Dinner Party

AN: This scene happens between Chapter One and Two of The Time It Takes


"Have you got his head?" Katniss hissed between her clenched teeth, her face contorted with the effort of carrying Haymitch's feet. I was supporting most of the weight of his upper body, but his head lolled back and forth across his chest. The sickening sweet smell of vomit and liquor seemed to be pouring out of his pores and I wanted nothing more than to leave him in a heap on his couch. But my better angels prevailed and I squared my feet beneath me as I started to back up the stairs.

"I've got him as good as I'm gonna have him Katniss…let's just get him up the stairs."

"This…is…just…typical," she snarled and her eyes flashed dangerously on Haymitch's face.

I chose to say nothing and focused on getting him up the stairs. When we reached the landing I made to start toward the bathroom, while Katniss moved toward his bedroom.

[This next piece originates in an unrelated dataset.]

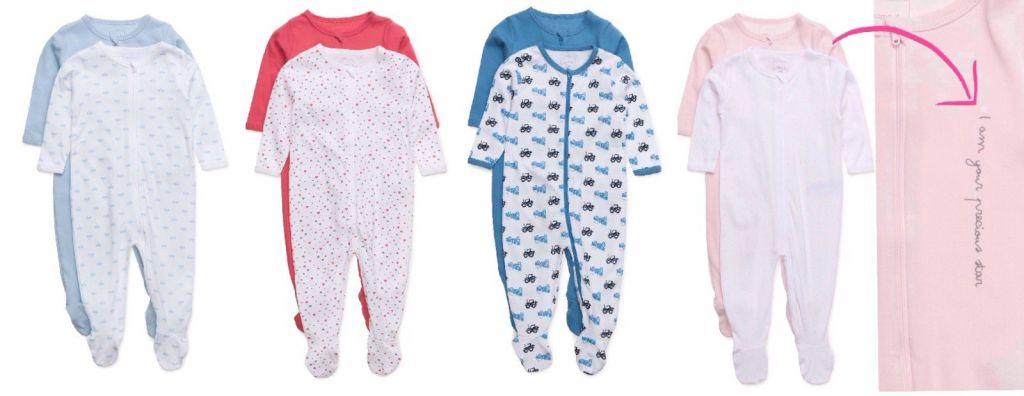 pyjamas med fötter baby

"We can't put him in his bed like this," I said calmly. "Just help me get him into the tub. I'll take it from there."

"Just like old times," she sighed.

"What?"

"We've done this before…on the train to the first Games. Don't you remember?"

We rounded the corner into Haymitch's bathroom, which was fortunately large enough for the three of us. Katniss and I lowered him into the tub.

"I vaguely remember giving him a shower," I said uncertainly. "I thought that was during the Victory Tour…or was it the Quell?" I moved to the mirror and looked at my shirt. It had remained mostly free of vomit, so I unbuttoned the top three buttons before pulling it off over my head.

I walked back over to the tub and started pulling off Haymitch's shoes.

"I think I may have given Haymitch a few baths over the past couple of years. Seriously though, you don't have to stay," I said, smiling a bit and turning toward her.

Her face had gone white and she stared at me in horror, her right hand covering her mouth.

"Katniss, what's the matter?" I asked, suddenly very alarmed.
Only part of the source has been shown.